Exercise task: Copy out the article on the Applied Materials and Broadcom packaging partnership word for word, in full.

Passage provided:
+++

Applied Materials has named Broadcom as an innovation partner for its EPIC platform, establishing a joint R&D collaboration focused on advanced packaging technologies for next-generation AI chips. The partnership reflects a broader industry shift in which equipment makers and system designers are converging earlier in the development cycle to address the rising complexity of heterogeneous integration for AI workloads.
What is Covered in this Article
- Applied Materials and Broadcom EPIC partnership announcement
- Co-innovation models replacing sequential supply chain handoffs
- Advanced packaging as a bottleneck for AI compute scaling
- Broadcom’s 3D stacking roadmap and equipment access implications
- Applied’s EPIC Center as a commercialization accelerator
The News: Applied Materials announced on May 20, 2026, that Broadcom will join its EPIC (Equipment and Process Innovation and Commercialization) platform as an innovation partner. The collaboration is focused on accelerating the development of advanced chip packaging technologies for next-generation AI systems, leveraging Applied’s global network of innovation centers, including the new EPIC Center in Silicon Valley, which is on track to become operational in 2026.

+++

Information provided:
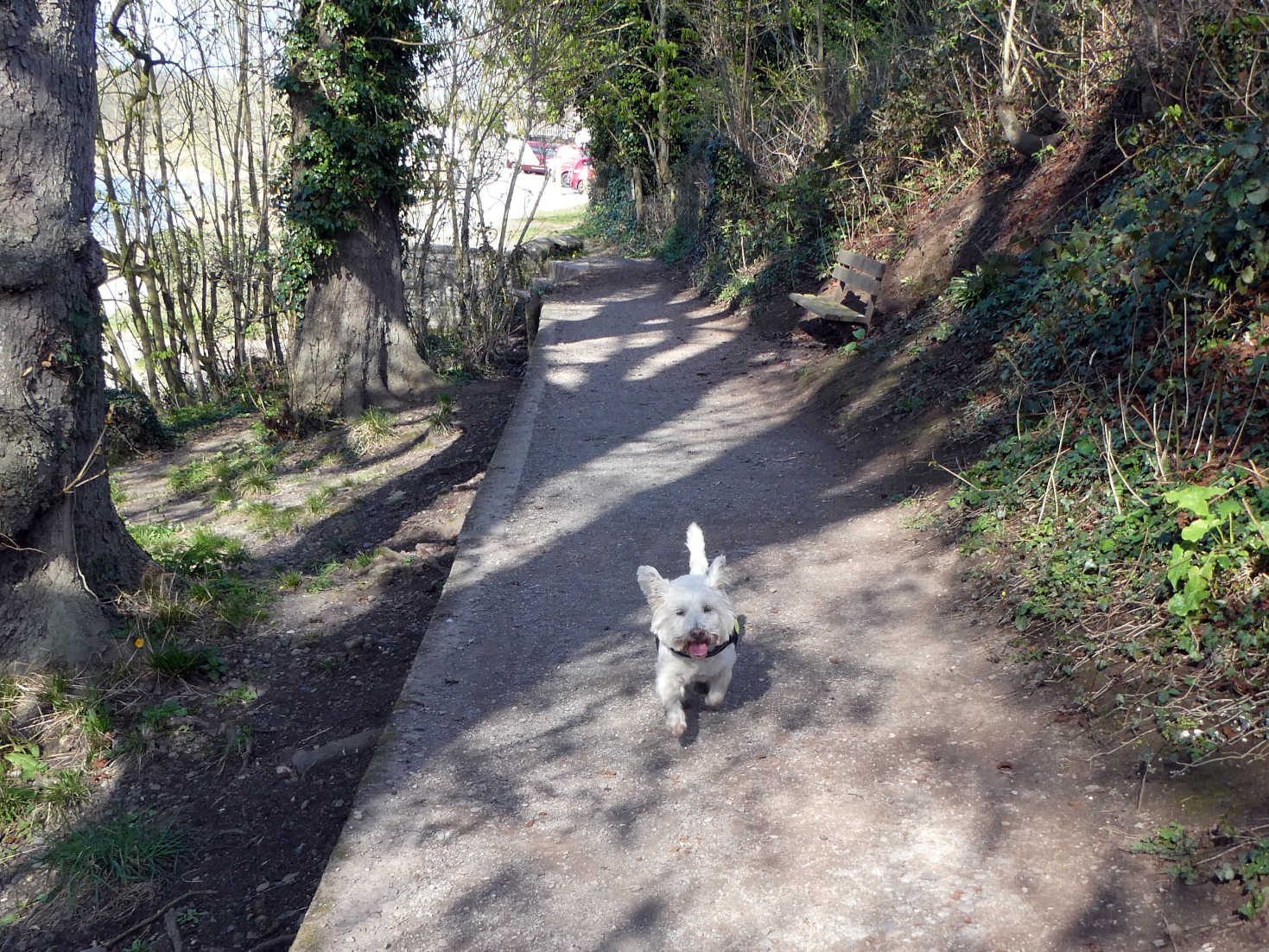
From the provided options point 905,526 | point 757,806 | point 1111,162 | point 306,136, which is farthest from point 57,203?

+++

Complete output:
Applied Materials has named Broadcom as an innovation partner for its EPIC platform, establishing a joint R&D collaboration focused on advanced packaging technologies for next-generation AI chips. The partnership reflects a broader industry shift in which equipment makers and system designers are converging earlier in the development cycle to address the rising complexity of heterogeneous integration for AI workloads.
What is Covered in this Article
- Applied Materials and Broadcom EPIC partnership announcement
- Co-innovation models replacing sequential supply chain handoffs
- Advanced packaging as a bottleneck for AI compute scaling
- Broadcom’s 3D stacking roadmap and equipment access implications
- Applied’s EPIC Center as a commercialization accelerator
The News: Applied Materials announced on May 20, 2026, that Broadcom will join its EPIC (Equipment and Process Innovation and Commercialization) platform as an innovation partner. The collaboration is focused on accelerating the development of advanced chip packaging technologies for next-generation AI systems, leveraging Applied’s global network of innovation centers, including the new EPIC Center in Silicon Valley, which is on track to become operational in 2026.